原文抜粋 ->
┏━━
「魅入られし者」国宝 U-3153さんの映画レビュー(感想・評価)
魅入られし者
凄かった。
吉沢亮は天才なのか?
素人目には全くもって歌舞伎役者のしかも女形の逸材に見える。首の角度から指先に至るまで、全身に纏う所作事に見事なまでに隙がない。
横浜氏もいい仕事してた。
最後の曽根崎心中には家系の血統を感じた程で、才能でも凌駕できない何かを見たような気にもなった。
晩年の白虎を演じた謙さんは仲代さんを彷彿とさせるし…なんか色々凄まじかった。
それを演出した李監督の凄まじさよ…。
魂でも焼き付けろと言わんばかりの構成だった。
3時間の長丁場なれど、生き様を描くわけだからそれでも足りないぐらいであろう。
世襲制の歌舞伎界に、稀有な才能を有する逸材が取り込まれていく。花井家の御曹司とそこに引き取られた養子の話だ。よく出来てた。
御曹司の劣等感も、養子の狼狽も。
節目の曽根崎心中で魅せた吉沢氏…アレを作り上げるのにどれ程の稽古をしたのだろう。役作りって言葉を当てるのが申し訳ない程で、それこそ劇中にもあったけど骨格から変えていったと言われても納得してしまう。
曽根崎の初演…そりゃ御曹司も居た堪れなくなるわ。
舞台に立つ吉沢氏は、役に必要なもの以外何も見えてないくらいの没入感があった。
海外の役者のソレとは違い、内に内に掘り進めるような没入感だった。
2人とも挫折と葛藤を繰り返すも歌舞伎から離れようとはしない。御曹司は離れられないような部分もあったけど、吉沢氏の方はしがみついてるようでもあった。
ストイックって言葉を使いはするが、そんな類いのものではなく、何かを我慢するのがストイックだとは思うのだけど、それしか要らないはストイックとは言わないんじゃないかと思う。
他に欲しいものがない。
「神様に頼んだんやない。悪魔と約束したんや」
抜群に的を得た台詞に思う。
またこの2人が仲が良いのが小憎らしい。
名代を奪われるって「死」と同義な世界だろうとも思うのだ。が、飲み込む。
吉沢氏に朱を差す横浜氏は…どんだけいい奴なんだと思う。押し潰されそうな吉沢氏から始まるこのシークエンスはとてもお気に入りだ。
作中の時間はどんどん過ぎて、吉沢氏が人間国宝に認定される。ホントに見事だなぁと思うのだけど、吉沢氏の衣装を直すカメラマンが娘さんならいいのになぁなんて事を思う。彼に触れる指先がなんかとても優しかった。そしたら、娘さんだった。
┗━━
取り組む課題 ->
(A) 映画レビューの中で、名前に「さん」「氏」「監督」のいずれかを付けて呼ばれている人を、書かれている呼び方のまますべて挙げること。
(B) 映画レビューのうち「節目の曽根崎心中で魅せた吉沢」から「海外の役者のソレとは違い、内に内に掘り進めるような没入感だった。」までの全部を、一字も変えずに繰り返すこと。
この後に続く行は、ここでの作業にまったく関わらない。

提供資料 ->
┏━━
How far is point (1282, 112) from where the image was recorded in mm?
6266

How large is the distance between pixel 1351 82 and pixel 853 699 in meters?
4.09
┗━━
課題ごとの解答 ->
(A) 吉沢氏、横浜氏、謙さん、仲代さん、李監督

(B)
節目の曽根崎心中で魅せた吉沢氏…アレを作り上げるのにどれ程の稽古をしたのだろう。役作りって言葉を当てるのが申し訳ない程で、それこそ劇中にもあったけど骨格から変えていったと言われても納得してしまう。
曽根崎の初演…そりゃ御曹司も居た堪れなくなるわ。
舞台に立つ吉沢氏は、役に必要なもの以外何も見えてないくらいの没入感があった。
海外の役者のソレとは違い、内に内に掘り進めるような没入感だった。